Miners were once again making noise after BHP Billion (LSE: BLT) announced it settled prices for over half of iron ore volumes for 2009, marking steep discounts of about a third of last year’s price levels. BHP put up slight declines, slipping by a little over 1% and dragged down the rest of the mining sector down with most other key players in the red in the morning. Yet miners managed a comeback surging back to the opening level after slight declines and remained on positive territory until the end of the day.

 

Packaging group Rexam was once again on decline, ending the day as the market’s leading faller, tumbling 8% after unveiling a £351 cash call in hopes to pay off a part of its £2.1 billion debt and prevent its credit rating from relegating to junk status. Rexam also scrapped its interim dividend, as did car dealer Inchcape (LSE: INCH), being in the midst of a successful cost cutting campaign that helped it post lesser than expected profit declines and boost stock value by 17%, also announcing another round of layoffs and site shutdowns.

 

Other high profile movers included quality and safety services provider Intertek Group, which weighed on FTSE 100 with a 4% fall after broker Noble downgraded its rating to “negative” from “positive” and infrastructure software group Autonomy Corp (LSE: AU), which landed a USD 20 million deal from a major Wall Street Bank, but still shed 2%.

 

On the positive side, asset manager Schroders plc (LSE: SDR) led the list of FTSE 100 top risers with an almost 5% hike after Morgan Stanley upgraded its rating from “underweight” to “overweight” and revisited the price target, lifting it to 1,045p from 710p.

 

Eurasian Natural Resources (LSE: ENRC) chimed in with a 4.1% gain to balance out the mining sector and uplift the FTSE 100.

 

Among other notable news, chocolate maker Cadbury (LSE: CBRY) reported a 23% hike in underlying profit before tax for H1 2009 and rose 1.5%.

 

Luxury car maker Rolls-Royce Group (LSE: RR) contributed to the positive drive by adding 2%.

 

Commodities

 

Commodities continued falling following the market correction after last week’s surge.

 

Gold continued to decline, arriving at USD 931/ounce today. Silver fell further below the USD14/oz mark and was at USD 13.49/ounce. Platinum shed USD 28 and slipped to USD 1165/ounce.

 

Base metals also declined. Copper pulled back to this week’s lowest at USD 2.45/pound on mixed Chinese demand outlook, zinc slipped to USD 0.73/pound, while nickel declined by USD 0.18 to USD 7.36/pound. Brent Crude fell to USD 67/barrel.

• [GIVEN EXERCISE 1] Reproduce verbatim the passage of the market report starting with "Other high profile" and going on through "and rose 1.5%.".
• [GIVEN EXERCISE 2] In the market report, what percentage increase in underlying profit before tax did Cadbury report for H1 2009?
• [GIVEN EXERCISE 3] Extend the market report with the passage that would come next, beginning after its closing sentence on Brent Crude.
The data placed after this point is separate from the market report.

• [PROVIDED INFORMATION]
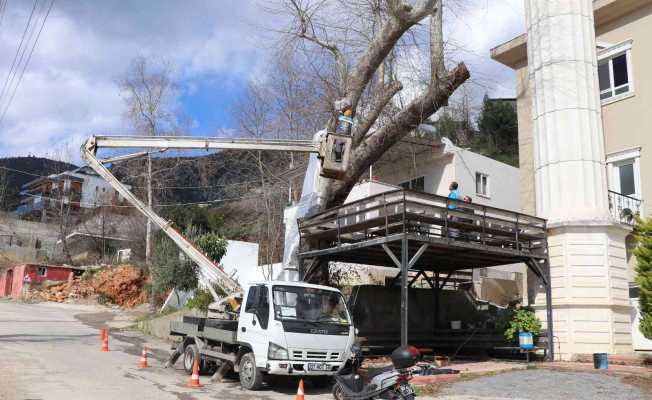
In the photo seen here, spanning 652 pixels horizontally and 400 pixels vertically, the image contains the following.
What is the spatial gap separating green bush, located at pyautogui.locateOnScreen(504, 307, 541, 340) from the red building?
34131 mm

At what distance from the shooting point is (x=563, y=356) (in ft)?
48.7

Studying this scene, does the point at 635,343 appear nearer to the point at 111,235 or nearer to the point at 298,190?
the point at 298,190

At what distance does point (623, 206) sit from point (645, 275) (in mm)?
5542

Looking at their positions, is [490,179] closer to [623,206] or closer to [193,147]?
[623,206]

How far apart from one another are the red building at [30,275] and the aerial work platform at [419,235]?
2961 cm

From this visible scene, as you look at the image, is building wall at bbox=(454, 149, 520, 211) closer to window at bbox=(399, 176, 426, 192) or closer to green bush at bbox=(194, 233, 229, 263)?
window at bbox=(399, 176, 426, 192)

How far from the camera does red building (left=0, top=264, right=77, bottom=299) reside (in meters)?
38.9

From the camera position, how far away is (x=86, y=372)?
12.4m

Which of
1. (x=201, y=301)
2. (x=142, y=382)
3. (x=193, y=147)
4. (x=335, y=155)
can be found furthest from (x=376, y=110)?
(x=201, y=301)

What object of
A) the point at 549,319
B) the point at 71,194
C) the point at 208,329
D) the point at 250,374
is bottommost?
the point at 250,374

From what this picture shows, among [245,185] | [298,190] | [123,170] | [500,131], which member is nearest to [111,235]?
[123,170]

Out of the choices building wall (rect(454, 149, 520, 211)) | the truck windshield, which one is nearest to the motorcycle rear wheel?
the truck windshield

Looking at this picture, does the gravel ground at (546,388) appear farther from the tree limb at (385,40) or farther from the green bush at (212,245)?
the green bush at (212,245)

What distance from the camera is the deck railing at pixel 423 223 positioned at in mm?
13041
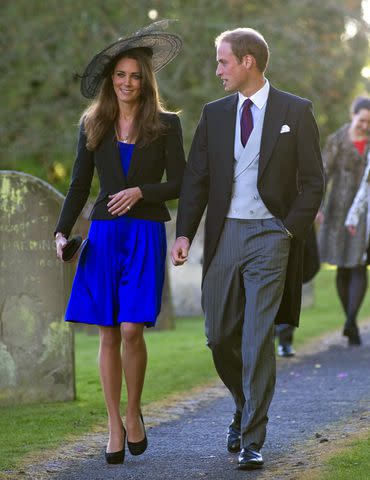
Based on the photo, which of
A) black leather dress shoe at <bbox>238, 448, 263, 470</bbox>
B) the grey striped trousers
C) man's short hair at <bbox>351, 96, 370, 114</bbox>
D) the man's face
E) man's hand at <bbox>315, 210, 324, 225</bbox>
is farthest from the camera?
man's short hair at <bbox>351, 96, 370, 114</bbox>

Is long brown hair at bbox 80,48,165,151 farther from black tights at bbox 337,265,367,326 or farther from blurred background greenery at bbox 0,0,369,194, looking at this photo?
blurred background greenery at bbox 0,0,369,194

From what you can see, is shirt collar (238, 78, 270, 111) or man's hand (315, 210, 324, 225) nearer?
shirt collar (238, 78, 270, 111)

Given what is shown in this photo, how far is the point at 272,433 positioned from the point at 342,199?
4828mm

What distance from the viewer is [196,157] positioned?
659 centimetres

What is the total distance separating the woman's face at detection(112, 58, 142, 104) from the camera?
671cm

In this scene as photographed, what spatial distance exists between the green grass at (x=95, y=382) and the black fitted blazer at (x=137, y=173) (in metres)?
1.21

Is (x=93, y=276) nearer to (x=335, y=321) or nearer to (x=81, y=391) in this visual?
(x=81, y=391)

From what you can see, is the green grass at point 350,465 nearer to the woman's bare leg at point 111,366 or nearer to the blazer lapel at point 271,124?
the woman's bare leg at point 111,366

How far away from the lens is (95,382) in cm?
977

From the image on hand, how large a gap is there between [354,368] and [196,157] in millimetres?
4109

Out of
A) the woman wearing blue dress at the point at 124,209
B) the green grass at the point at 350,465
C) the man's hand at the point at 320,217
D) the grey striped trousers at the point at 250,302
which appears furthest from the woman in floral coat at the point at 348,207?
the grey striped trousers at the point at 250,302

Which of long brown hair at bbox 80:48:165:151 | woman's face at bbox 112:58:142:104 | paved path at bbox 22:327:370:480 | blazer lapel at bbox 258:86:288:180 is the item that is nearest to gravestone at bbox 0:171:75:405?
paved path at bbox 22:327:370:480

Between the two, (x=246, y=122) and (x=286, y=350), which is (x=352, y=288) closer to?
(x=286, y=350)

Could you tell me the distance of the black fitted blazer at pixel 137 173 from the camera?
6677 millimetres
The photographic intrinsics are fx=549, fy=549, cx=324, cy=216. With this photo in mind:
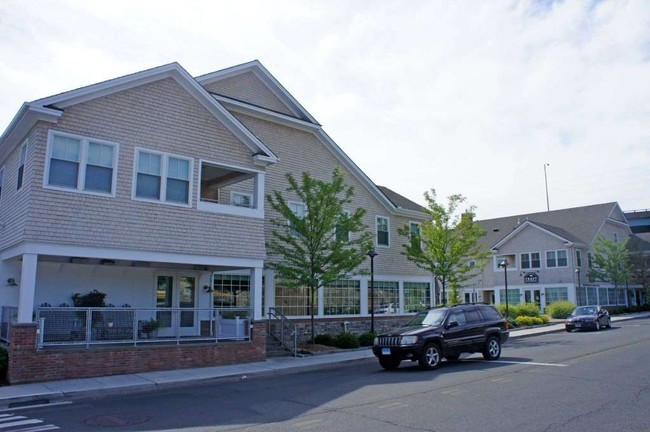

• [TASK ANSWER 1]
Other high profile movers included quality and safety services provider Intertek Group, which weighed on FTSE 100 with a 4% fall after broker Noble downgraded its rating to “negative” from “positive” and infrastructure software group Autonomy Corp (LSE: AU), which landed a USD 20 million deal from a major Wall Street Bank, but still shed 2%.

 

On the positive side, asset manager Schroders plc (LSE: SDR) led the list of FTSE 100 top risers with an almost 5% hike after Morgan Stanley upgraded its rating from “underweight” to “overweight” and revisited the price target, lifting it to 1,045p from 710p.

 

Eurasian Natural Resources (LSE: ENRC) chimed in with a 4.1% gain to balance out the mining sector and uplift the FTSE 100.

 

Among other notable news, chocolate maker Cadbury (LSE: CBRY) reported a 23% hike in underlying profit before tax for H1 2009 and rose 1.5%.

• [TASK ANSWER 2] Cadbury reported a 23% increase.

• [TASK ANSWER 3]
 

Platinum miners were mixed after a disappointing performance on Tuesday. Lonmin (LSE: LMI) was up slightly, reaching 1265p. Aquarius Platinum (LSE: AQP) retreated 1.7% to 234p per share.

 

Johnson Matthey (LSE: JMAT) gained 1.7%.

 

Gold producers were little moved. Randgold Resources (LSE: RRS) extended yesterday’s losses by shedding 1%, Peter Hambro Mining (LSE: POG) was down 1.4% and Yamana Gold (LSE: YAU) held steady.

 

Silver producer and FTSE 100 constituent Fresnillo (LSE: FRES) and FTSE 250 silver miner Hochschild Mining (LSE: HOC) slipped 2.8% and 2.4% respectively.

 

Junior Gold companies were mixed. Oxus Gold (AIM: OXS) continued gains by adding 7%, Kryso Resources (AIM: KYS) and Pan African Resources (AIM: PAF) were flat, while Patagonia Gold (AIM: PGD) lost 1.6%. Medusa Mining (AIM & ASX: MML), Cluff Gold (AIM & TSX: CLF) and Norseman Gold (LSE: NGL) dipped4.5%, 1.5% and 3.3% respectively. Central China Goldfields (AIM: GGG) slipped 12.5%.

 

Mariana Resources (AIM: MARL) posted a 9.3% hike today.

 

Anglo American (LSE: AAL) and Rio Tinto (LSE: RIO) followed BHP and finished with small losses.

 

Copper miners were headed in different directions. Vedanta (LSE: VED) and Antofagasta (LSE: ANTO) were down 1% and 0.5% respectively, Kazakhmys (LSE: KAZ) finished flat after making gains early in the day and First Quantum Minerals (LSE & TSX: FQM) dipped slightly.

 

Cement operator Prosperity Minerals Holdings Ltd (AIM: PMHL) climbed 9% today.

 

Oil supermajors BP (LSE: BP.) and Shell (LSE: RDSB) gained 1% and 1.7% respectively after both slipped on Tuesday.

 

Cairn Energy (LSE: CNE) moved up 1.4%, Dragon Oil (LSE: DGO) and Dana Petroleum (LSE: DNX) both added less than 1%.

 

Juniors again were mixed. Victoria Oil & Gas (LSE: VOG) added just 1.3%, Empyrean Energy (AIM: EME) slipped 2% and Enegi Oil (AIM: ENEG) was flat after losing over 10% on Tuesday. Green Dragon Gas (LSE: GDG) was unmoved, while Gulfsands Petroleum (AIM: GPX) retreated insignificantly. Northern Petroleum (AIM: NOP) lost 4.5% today.

 

Oil & gas exploration and production company Ascent Resources (AIM: AST) had another good day, adding 9.4%. Max Petroleum (AIM: MXP) added 3% on top of yesterday’s significant gains.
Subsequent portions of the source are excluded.